> **YOUR TASKS**:
A - In the text about Toakase Tukutau, how did her cousin die?
B - From the text about Toakase Tukutau, reproduce the part that begins at the words "Her 19-year-old cousin" and stops after the words "She wasn’t happy.".
C - Name every U.S. state mentioned in the text about Toakase Tukutau.

(TEXT PASSAGE Opens)

On Aug. 22, 2013, Toakase Tukutau was about to hit the rugby field at Kansas State University in Manhattan, Kansas, where she was awaiting acceptance. She was plugged into her music and getting ready to play when her phone rang. That’s about the time her whole world came crashing down.
Her 19-year-old cousin had been shot and killed outside a convenience store in Utah.
“We had a pact that, no matter what, we were always going to be tight, always be in contact with each other, so it was a hard hit to our family,” says Tukutau, who goes by the nickname Kase (“kah-SAY”). “I had talked to him a month before and he was saying he was getting married, so it went from planning a wedding to planning a funeral.”
Tukutau immediately left Kansas, came back to her hometown of Tacoma, Washington, and lost control. She quit sports, started partying more, making bad choices and working dead-end jobs. She wasn’t happy.
Then she found the Majestics.

(TEXT PASSAGE Closes)
(DATASET EXCERPT Opens)

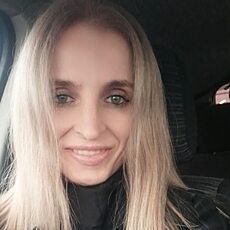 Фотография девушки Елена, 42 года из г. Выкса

(DATASET EXCERPT Closes)

> **RESULTS FOR THE EXERCISE**:
A - He was shot and killed outside a convenience store in Utah.

B -
Her 19-year-old cousin had been shot and killed outside a convenience store in Utah.
“We had a pact that, no matter what, we were always going to be tight, always be in contact with each other, so it was a hard hit to our family,” says Tukutau, who goes by the nickname Kase (“kah-SAY”). “I had talked to him a month before and he was saying he was getting married, so it went from planning a wedding to planning a funeral.”
Tukutau immediately left Kansas, came back to her hometown of Tacoma, Washington, and lost control. She quit sports, started partying more, making bad choices and working dead-end jobs. She wasn’t happy.

C - Kansas, Utah, Washington